The Task Force on General Education has proposed several changes to the current general education requirements for Brandeis undergraduates, according to a Jan. 27 email from Dean of Arts and Sciences Susan Birren. This board commends the University on initiating this long-overdue process of evaluating the needs of students and how best to guide them through their careers at Brandeis. However, select proposed changes to the core curriculum are shortsighted and unnecessary.

As per the current proposal, certain parts of the general education requirements will remain unchanged. This includes the physical education requirement; the schools of thought requirements, such as creative arts and social science; and the University Writing Seminar program.

This board supports retaining the current schools of thought requirements, as well as the physical education requirement, but we recommend that UWS be established as a requirement that students can fully test out of, just as one would with Composition, allowing students who enter Brandeis with established writing backgrounds to pursue other interests. This would shrink UWS class sizes and ensure that the course is better tailored to those enrolled.

The task force’s proposal outlines additional changes to the general education program, such as incorporating Writing Intensive, Oral Communication and new Digital Literacy components into students’ curricula so that they can fulfill the requirements within fields that pertain to their studies. Since Digital Literacy would vary from major to major, we hope this addition would provide students with further knowledge pertaining to their intended field of study while not imposing extra classes onto their major or minor requirements — it would ideally be an added component to certain classes that may have more technical aspects to them.

However, the proposed inclusion of three additional required non-credit modules — mind and body balance, navigating health and safety and life skills — is likely to consume a good amount of already limited student time. While these skills are undoubtedly useful to have, and while we certainly encourage the University to offer classes in these areas, we oppose the implementation of these modules as additional requirements. Mandating students to attend such programs undermines the value of the information imparted in them, as students who would be interested in learning such skills would go out of their way to obtain them, while other students may attend only to show face and add to their participation grade rather than fully invest their efforts into mandatory courses in which they have little interest.
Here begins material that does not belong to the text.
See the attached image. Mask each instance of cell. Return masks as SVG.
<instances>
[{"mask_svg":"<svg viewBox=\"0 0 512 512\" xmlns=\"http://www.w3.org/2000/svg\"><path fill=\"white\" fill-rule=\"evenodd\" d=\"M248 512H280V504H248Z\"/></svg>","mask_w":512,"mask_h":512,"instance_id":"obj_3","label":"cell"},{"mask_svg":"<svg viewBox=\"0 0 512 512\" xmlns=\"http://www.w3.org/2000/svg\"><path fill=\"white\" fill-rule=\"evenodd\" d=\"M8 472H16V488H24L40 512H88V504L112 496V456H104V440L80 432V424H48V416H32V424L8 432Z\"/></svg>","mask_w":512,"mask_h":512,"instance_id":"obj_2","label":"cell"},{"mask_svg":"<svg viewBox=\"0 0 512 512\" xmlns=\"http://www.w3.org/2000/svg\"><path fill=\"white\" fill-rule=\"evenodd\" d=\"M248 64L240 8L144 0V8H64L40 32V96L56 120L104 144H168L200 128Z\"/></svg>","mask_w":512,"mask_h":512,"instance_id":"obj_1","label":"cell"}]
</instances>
The proposal of introducing a shared first-year experience is also unnecessary, as such classes already exist in the form of optional first-year and senior-year seminars. The presented structure for this requirement is untenable and would be impossible to implement in its proposed state. Furthermore, if students are interested in the interdisciplinary courses considered under this requirement, they have more than enough opportunities to take one or more of the courses that address 21st century challenges currently offered at Brandeis. Instead of tacking on these requirements to their schedules, the University should grant first-years the latitude that a liberal arts education affords and foster the opportunity for them to pursue a variety of interests, which may give rise to future career paths — arguably the primary purpose of a university education.

This board recommends that the University consider collapsing its proposal to add what ultimately amounts to six required courses to the “Global Citizenship” aspect of its general education initiative. According to Prof. David Powelstock (GRALL), the DeisUS requirement that the University plans to integrate will encourage students to “explore the historical and contemporary experiences, interests and perspectives of a wide range of groups and institutions that have shaped and have been shaped by life in the United States.”

This board recognizes that, especially in the current climate, such additions to our curricula are critical. The DeisUS requirement, in addition to the already established non-Western requirement, should be sufficient to fulfill the intended goal set forth by the Global Citizenship initiative.

To that end, we recommend that the University consider abolishing the language requirement. Students cannot learn a foreign language to the point of retainable fluency in three semesters, and if they decide that a foreign language is critical to their career path and future success, it is up to those students to design their course load to match those desires.

Furthermore, a foreign language is no longer part of the quintessential liberal arts education, and it is high time that our University requirements be altered to reflect that.

It is clear that certain general education requirements do provide students with further knowledge pertaining to their chosen areas of study and do enrich their education without costing them a semester that could be invested toward achieving a new minor or exploring a new interest. However, other proposed amendments will likely hold back students more than help them. Brandeis prides itself on providing students with the flexibility to delve into an interdisciplinary array of studies; the Brandeis Undergraduate Admissions website boasts, “Nearly half our undergraduates pursue a double major, often in fields on opposite ends of the academic spectrum.” This board understands that these changes are intended to make us happier, healthier and more well-rounded students, but additional classes and requirements would only further constrict us and our ability to explore a variety of avenues and disciplines, cheapening what is otherwise a strong liberal arts education.